Then the dummy's dog tackled the selector's dog and this precipitated things. The dummy would have gone under had his wife not arrived on the scene with the eldest son and the rest of the family. They all fell foul of Tom. The woman was the worst. The selector's dog chawed the other and came to his master's rescue just in time---or Tom Hopkins would never have lived to become the inmate of a lunatic asylum.
Next year there happened to be good grass on Tom's selection and nowhere else, and he thought it wouldn't be a bad idea--to get a few poor sheep, and fatten them up for market: sheep were selling for about seven-and-sixpence a dozen at that time. Tom got a hundred or two, but the squatter had a man stationed at one side of the selection with dogs to set on the sheep directly they put their noses through the fence (Tom's was not a sheep fence). The dogs chased the sheep across the selection and into the run again on the other side, where another man waited ready to pound them.
Tom's dog did his best; but he fell sick while chawing up the fourth capitalistic canine, and subsequently died. The dummies had robbed that cur with poison before starting it across--that was the only way they could get at Tom's dog.

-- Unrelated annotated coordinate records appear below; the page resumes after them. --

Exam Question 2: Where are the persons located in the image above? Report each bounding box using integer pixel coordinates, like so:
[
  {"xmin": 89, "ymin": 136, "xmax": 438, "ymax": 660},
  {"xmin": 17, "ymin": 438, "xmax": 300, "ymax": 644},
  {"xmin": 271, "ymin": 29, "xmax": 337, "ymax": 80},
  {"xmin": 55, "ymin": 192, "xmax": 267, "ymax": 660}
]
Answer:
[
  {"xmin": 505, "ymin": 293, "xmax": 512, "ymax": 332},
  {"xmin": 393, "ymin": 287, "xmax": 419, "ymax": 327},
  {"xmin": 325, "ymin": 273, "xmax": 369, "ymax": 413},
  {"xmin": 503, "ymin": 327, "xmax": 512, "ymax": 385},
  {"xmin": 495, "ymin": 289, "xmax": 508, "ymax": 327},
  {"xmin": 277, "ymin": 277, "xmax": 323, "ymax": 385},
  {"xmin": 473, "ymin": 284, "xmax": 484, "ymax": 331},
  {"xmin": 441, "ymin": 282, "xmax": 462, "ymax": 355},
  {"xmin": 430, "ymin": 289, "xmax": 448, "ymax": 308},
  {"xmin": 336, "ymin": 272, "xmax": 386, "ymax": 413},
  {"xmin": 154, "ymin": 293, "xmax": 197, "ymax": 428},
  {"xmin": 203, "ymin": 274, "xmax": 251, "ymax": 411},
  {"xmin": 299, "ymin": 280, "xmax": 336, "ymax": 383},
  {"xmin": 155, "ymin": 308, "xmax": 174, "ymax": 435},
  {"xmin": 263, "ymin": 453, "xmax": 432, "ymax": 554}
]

Tom thought that two might play at the game, and he tried; but his nephew, who happened to be up from the city on a visit, was arrested at the instigation of the squatter for alleged sheep-stealing, and sentenced to two years' hard; during which time the selector himself got six months for assaulting the squatter with intent to do him grievous bodily harm-which, indeed, he more than attempted, if a broken nose, a fractured jaw, and the loss of most of the squatters' teeth amounted to anything. The squatter by this time had made peace with the other local Justice, and had become his father-in-law.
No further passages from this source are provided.